Recently I happened to meet my close friend, who is back from Japan. It was a casual encounter, considering that we both were relaxed and enjoying a lazy weekend. It was a long awaited meet as he was away from me for so many years. We settled down at a cozy restaurant with a coffee and started chatting.
After exchanging some pleasantries, we were slowly engrossed in some serious conversation. For me, knowing about Japan, its people and its culture is more exciting than anything else and I just grabbed the chance to quickly chat on all these topics. During the course of our conversation dwelling about the Japanese way of life, their discipline and courtesies, our conversation swerved towards Customer Experience and how Japanese, be it an individual, a shop or an organization give value to any customer.
He quickly said, “Do you know how Japanese treat their customers? For them, customer is the God”. I immediately retorted, “What is so great in that? Even in India we have shop keepers treating customers as kings and ensure that they are always happy”. With my insane reply, my friend laughed at me and started throwing some interesting accounts of customer experiences in Japan.

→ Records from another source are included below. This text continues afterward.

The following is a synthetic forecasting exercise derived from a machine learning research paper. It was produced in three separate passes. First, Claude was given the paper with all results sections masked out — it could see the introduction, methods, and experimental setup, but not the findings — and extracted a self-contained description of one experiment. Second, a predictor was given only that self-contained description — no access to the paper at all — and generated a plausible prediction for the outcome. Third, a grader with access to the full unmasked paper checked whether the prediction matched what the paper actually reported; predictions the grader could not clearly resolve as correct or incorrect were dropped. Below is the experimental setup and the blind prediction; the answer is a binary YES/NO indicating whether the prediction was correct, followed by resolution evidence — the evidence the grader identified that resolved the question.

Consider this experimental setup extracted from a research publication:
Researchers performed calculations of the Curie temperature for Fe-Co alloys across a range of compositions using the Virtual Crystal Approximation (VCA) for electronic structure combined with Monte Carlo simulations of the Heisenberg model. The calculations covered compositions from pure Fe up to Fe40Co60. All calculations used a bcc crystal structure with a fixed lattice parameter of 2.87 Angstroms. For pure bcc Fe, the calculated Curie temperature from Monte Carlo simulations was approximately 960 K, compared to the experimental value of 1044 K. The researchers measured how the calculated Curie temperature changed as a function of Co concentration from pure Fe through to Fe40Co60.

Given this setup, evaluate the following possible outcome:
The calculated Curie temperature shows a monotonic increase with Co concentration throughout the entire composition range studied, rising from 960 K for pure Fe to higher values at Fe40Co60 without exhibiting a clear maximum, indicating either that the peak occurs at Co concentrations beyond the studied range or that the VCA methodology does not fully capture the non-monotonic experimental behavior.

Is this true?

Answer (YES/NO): NO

“Let me narrate some of my experiences and then start your conversation”, he said and further added; “Suppose you go to a shop to buy an item, which is worth few pennies. Unfortunately, you notice that you have a higher denomination note (say Rs.100/-) to buy a small item, which is worth just Rs.5/- Since, you need the item badly, you go ahead to purchase the item and give him the hundred rupee note. So, what reply would you get? He just puts a frown on his face and expresses his inability to give you the change. He doesn’t even bother if you leave his shop just because you are unable to render the exact change. Isn’t it? I am sure almost 8 of the 10 shop keepers here would do the same thing, putting you in an embarrassing situation”.
“So, do you know what happens in Japan when you are in a similar situation?” My friend questioned. He further continued, “In Japan, if you just happen to visit even a small shop, the shop keeper bows at you out of respect and ensures that you get all the attention as if you are the only customer for his shop to buy an item, irrespective of how small an item could be. And assuming that your item is worth few pennies and you happen to give a big denomination note, he never grumbles and goes all the way to ensure that you get the required change – all this with a smile. Moreover, even if the item that you might be searching is not available in the shop, he goes all the way to ensure you get it. And the bottom line is he never lets you go disappointed, whatever may be. Now do you love to come to that shop again and again?” My friend questioned. I replied in the affirmative and was just lost in thoughts about this wonderful customer experience.
We talk about big technologies and modern CRM applications without realizing that we are losing out on the emotional aspects of the customer touch points. Of what use technology, when we just take our customers for granted, without understanding what they really want. After all, a happy customer is the one who brings more business to any business entity – be it a small shop or a big organization. And Japanese have really proved this point to the world – inbuilt in their psyche to gauge the pulse of the customers.
With these thoughts in my mind, we quietly retired to our homes and thanked my friend for sharing such wonderful experiences about Japan.